Handbook of Autism and Anxiety by Thompson E. Davis III Susan W. White & Thomas H. Ollendick
Author:Thompson E. Davis III, Susan W. White & Thomas H. Ollendick
Language: eng
Format: epub
Publisher: Springer International Publishing, Cham
DSM-5: Implications and Thoughts on Changes to ASD and SAD Diagnoses
There is more scientific recognition and clinical appreciation for the possibility of co-occurrence of social anxiety in a person with diagnosed ASD. A PsycINFO search (July 16, 2013) using the keywords of “autism” and “social anxiety” yields only 27 peer-reviewed articles; half of these articles, however, were published in just the past 3 years. This zeitgeist is also reflected in changes to the DSM-5 . In the text description for SAD, ASD is now listed as one of the common comorbid conditions and it is stated that anxiety is common in those with ASD diagnoses. The changes seen in DSM-5, notably that the criterion of recognition of the irrationality of one’s social fears has been removed and that it is made explicit that people with ASD can and often do have social anxiety, will likely result in increased identification of social anxiety in people with ASD, and dual diagnosis of SAD and ASD .
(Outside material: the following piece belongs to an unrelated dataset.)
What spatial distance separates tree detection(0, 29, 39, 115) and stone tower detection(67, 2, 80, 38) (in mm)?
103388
As such, the importance of determining how to most sensitively assess for social anxiety in individuals (children as well as adults) with ASD cannot be overstated. There is considerable risk of “double-counting” symptoms (e.g., social avoidance, poor eye contact, few friends) to derive diagnoses of both SAD and ASD. To clarify the construct of social anxiety as it manifests in people with ASD, novel assessment approaches as well as clinical criteria should be explored. Measures of psychophysiological reactivity (e.g., heart rate and heart rate variability) or attention (e.g., reaction time tasks and eye gaze tracking), for instance, might augment more traditional indices of social anxiety such as interviews and questionnaires. Understanding the individual’s ability to hypothesize about others’ thoughts and feelings (theory of mind) and his or her social motivation or need for connectedness may also be useful clinically. We also need to consider intraindividual developmental factors and societal changes in evaluating social anxiety in ASD. In adolescence, for example, there is a heightened focus on social relationships and the feedback of peers. The DSM-5 emphasizes that ASD can indeed be diagnosed later in life, rather than only in early childhood, and the usual age of onset of SAD is mid-adolescence. When assessing and treating adolescent clients presenting with social concerns, it is especially important to consider the history of social concerns (i.e., were deficits present prior to adolescence?) and the presence (or absence) of restricted, repetitive patterns of behavior or interests, as deficits in social communication and interaction alone are not sufficient for the ASD diagnosis. Finally, in the USA, like most other developed countries, we are simultaneously more connected to each other (via instant messaging, texting, and other forms of social media) and yet more disconnected than we have ever been. Young people meet each other and socialize electronically, perhaps more so than in person. The possible societal and clinical ramifications of these changes have yet to be empirically examined. Anecdotally, however, we have seen countless clinical examples of adolescents and young adults with extensive virtual relationships but nonexistent human socialization.